■ 本文 ■
● ● ● ●

そして、病院移転2日目。
大きな病院なので、1日では終わらなかったのだ。
俺はこの移転作業の現場を二週間ほど加わる事になる。長い現場だった。
例のバカ、…もう仮名で“白井”としておこう。
俺の小説に出てくる“丸顔の悪魔”白井は、コイツをモデルの一人にしている。
白井は俺との“コンビ”を解消し、社員にエレベーター前の大渋滞を訴え、前日の午後から他の部署に変わっていた。
そこは移転作業の中でも、運び入れ先が違い、何なら重要な備品らしく、三基のエレベーターのうち、一つを優先的に使用していた。
ここなら“渋滞”はなかった。
なぜなら、俺たち運送業者の“専用”にして、もらっていたからだ。
俺は、一人で怒り回り、俺を巻き込んできた彼(白井)がいなくなり、内心では清々としていた。
そして新しく組んだ顔見知りのゴリさん(仮名)と順調に移転作業を続けていた。
しかし、昼休憩前…。
「リーダー!」と俺の前に別部署で働いている白井が現れた。

● ● ● ●

■ 与えられた資料 ■
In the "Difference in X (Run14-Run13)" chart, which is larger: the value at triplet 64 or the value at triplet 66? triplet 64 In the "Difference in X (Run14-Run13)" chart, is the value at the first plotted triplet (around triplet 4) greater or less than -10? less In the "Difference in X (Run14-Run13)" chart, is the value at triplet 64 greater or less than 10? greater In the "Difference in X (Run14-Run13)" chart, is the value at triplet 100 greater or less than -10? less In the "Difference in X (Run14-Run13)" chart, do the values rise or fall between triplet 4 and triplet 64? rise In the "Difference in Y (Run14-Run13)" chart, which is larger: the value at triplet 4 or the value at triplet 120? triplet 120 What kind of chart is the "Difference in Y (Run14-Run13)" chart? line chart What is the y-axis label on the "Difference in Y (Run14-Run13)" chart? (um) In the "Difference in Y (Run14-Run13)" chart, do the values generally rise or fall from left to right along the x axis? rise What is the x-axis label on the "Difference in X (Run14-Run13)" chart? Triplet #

● ● ● ●

■ 問題 A ■
本文を読み、次の問いに答えてください。
(i) この話は病院移転の何日目のことですか。
(ii) 白井が他の部署に変わっていたのは、いつからですか。
(iii) 「俺」が新しく組んだ顔見知りの相手は誰ですか。
■ 問題 B ■
次の文が本文の内容と合っているかどうか、「はい」か「いいえ」で答えてください。決め手になる本文の言葉もそのまま引用してください。
(i) 病院の移転は1日で終わった。
(ii) 白井が移った部署では、エレベーターの渋滞がなかった。
(iii) 白井は昼休憩のあとに「俺」の前に現れた。
■ 問題 C ■
本文の「そこは移転作業の中でも、運び」のある文から書き始め、「そして新しく組んだ顔見知りのゴリさん(仮名)と順調に移転作業を続けていた。」で終えてください。その際、「運送業者」を「引っ越し業者」に入れ替えてください。

■ 解答欄 A ■
(i) 2日目
(ii) 前日の午後から
(iii) ゴリさん(仮名)

■ 解答欄 B ■
(i) いいえ「大きな病院なので、1日では終わらなかったのだ。」
(ii) はい「ここなら“渋滞”はなかった。」
(iii) いいえ「しかし、昼休憩前…。」

■ 解答欄 C ■
そこは移転作業の中でも、運び入れ先が違い、何なら重要な備品らしく、三基のエレベーターのうち、一つを優先的に使用していた。
ここなら“渋滞”はなかった。
なぜなら、俺たち引っ越し業者の“専用”にして、もらっていたからだ。
俺は、一人で怒り回り、俺を巻き込んできた彼(白井)がいなくなり、内心では清々としていた。
そして新しく組んだ顔見知りのゴリさん(仮名)と順調に移転作業を続けていた。